Seventeen syllables, No. 77

Ramen noodle house--
Where Japanese pleasantries
Are shouted like slurs.

Monday, October 26, 2009

In passing

Today, my Geocities site, and perhaps millions of others' Geocities sites, some of them maintained and others not, quietly passed into history. The directories were destroyed, and any Geocities link now redirects to an offer for Yahoo! hosting.

Thankfully I was able to mirror my two sites in time (as Yahoo! sent all Homesteaders a cautionary email) and the sites now reside in my personal web space. But what of the others? What about that Led Zeppelin tribute website someone built in 1999 in honor for the first time she heard "Kashmir" as a pirated MP3 on Winamp? What about that site owned by a socially awkward teenage boy, who, since everyone else did, tYpEd LiKe tHiS and listed his top three school crushes but had to give them pseudonyms? (And before you ask, no, I did not do this... ^_^) What about what must have been thousands of resumes, hundreds of cookbooks, guitar tab sites, collections of pictures of precocious dogs, family trees, FAQs, tutorials for obscure programs, and the like, whose owners have moved on to other things like Friendster, Myspace, Facebook, and Twitter, or who have forgotten that they even had a website on Geocities? All that information--all that knowledge--is gone.

It would be foolhardy to compare the demise of Geocities to that of the Library of Alexandria. But it was the same kind of loss. Supposedly the Library had knowledge about anything and everything the Western civilizations knew up to that point in time, but groups of individuals who were misguided in their ideology (OK, OK, some of them were Christians) felt that its status as a pagan temple trumped its containing precious human knowledge, and so felt the need to take it down.

Similarly, homesteaders were allowed to post whatever they wanted however they wanted on Geocities, so long as you knew HTML and were willing to type into a text box all day to get it.
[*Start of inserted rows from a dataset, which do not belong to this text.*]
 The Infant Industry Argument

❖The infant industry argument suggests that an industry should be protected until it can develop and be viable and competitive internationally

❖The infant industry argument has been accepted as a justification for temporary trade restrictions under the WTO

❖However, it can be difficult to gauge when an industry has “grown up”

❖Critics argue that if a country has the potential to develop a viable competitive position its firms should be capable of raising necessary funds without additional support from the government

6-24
But with the rise of social networking sites, where people are forced into talking only about themselves (and not what they know, for instance, about matrix algebra or what the Eagles were really saying when you played "Hotel California" backwards), Yahoo! had a change of heart:
However, we have decided to focus on helping our customers explore and build relationships online in other ways. Beginning on October 26, 2009, you will no longer be able to use GeoCities to maintain a free presence online — but we're excited about the other services we have designed to help you connect with friends and family and share your activities and interests. —Why is Geocities closing?
In short, if you want a "presence online" but are not self-centered, then you're going to have to buy webspace.
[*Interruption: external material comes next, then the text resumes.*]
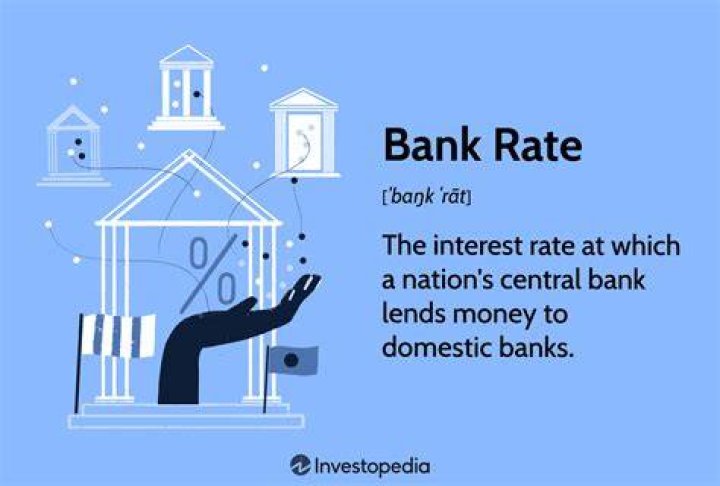 %

Bank Rate

[ˈbaŋk ˈrāt]

The interest rate at which a nation's central bank lends money to domestic banks.

Investopedia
To me, the closing of Geocities is an end of an era. When I started my "online presence", I came upon pages upon pages of people who were desperately wanting to share what they knew about the world. Now, I'm not saying that the websites were perfect, either; this was a time in the thick of the Browser Wars, before usability guidelines were agreed upon, and so people used rainbow text colors, large animated GIFs, black backgrounds beneath dark blue text (not unreliable markers for goth/emo sites), marquees, website layouts that shrugged off the boundaries of your 800-by-600 screen, frames vs. no-frames, and so on. (And plus, it was never more true then than it ever was that you shouldn't believe everything you hear on the Internet.) But you got the sense that people cared about what they wrote down, and they wanted you to know also. These were the days of free websites, visible counters, webrings, email pals, and the like, where it was the web developers who decided what you learned about, and when we said web developers, we meant all of us. And perhaps sometimes we talked about ourselves.

But the new paradigm--the new ideology--is to share things about yourself. You are the most interesting person you know... why would you not want to write about it? So the Web of today is cleaner, easier to read, more usable for keeping in touch with friends and colleagues, and a whole lot easier to use.

Perhaps it was a trade-off. But at least in my book, we end up on the losing side.

Oh, well, there's still Angelfire. ^_^ (Wonder when these guys will close, too?)

Thanks for reading.

Song in my head: Owl City, "Fireflies". I'm gonna write a "Why I like this song" on this as soon as I have time. But I guess you won't see it on Geocities.

P.S. The title of this post links to my homestead
http://www.geocities.com/SiliconValley/Code/4023
As you can see, you get the nag prompt to join Yahoo! hosting. I told you they're all gone.

Saturday, October 3, 2009

Island-bowling, Frame 2

I was looking at the weather channel on TV earlier, and two thoughts suddenly occurred to me:
  • The blue color that stands in for the Pacific Ocean in these loops is a false color. I mean that when the infrared data comes from satellites (or however they get the cloud info), they actually don't perceive the seas as blue. That's a color added to the map to make it seem more realistic. In a way I've known this already, but somehow I was alerted to it the last time I looked at it.

  • The image of typhoons barrelling westward toward the Marianas Islands looks like a frame of tenpins. This is why my new term for the typhoon season is "island-bowling".

Batten down the hatches, ladies and gentlemen. I'll see you all after the all-clear.

Song in my head: Jason DeRulo, "Whatcha Say".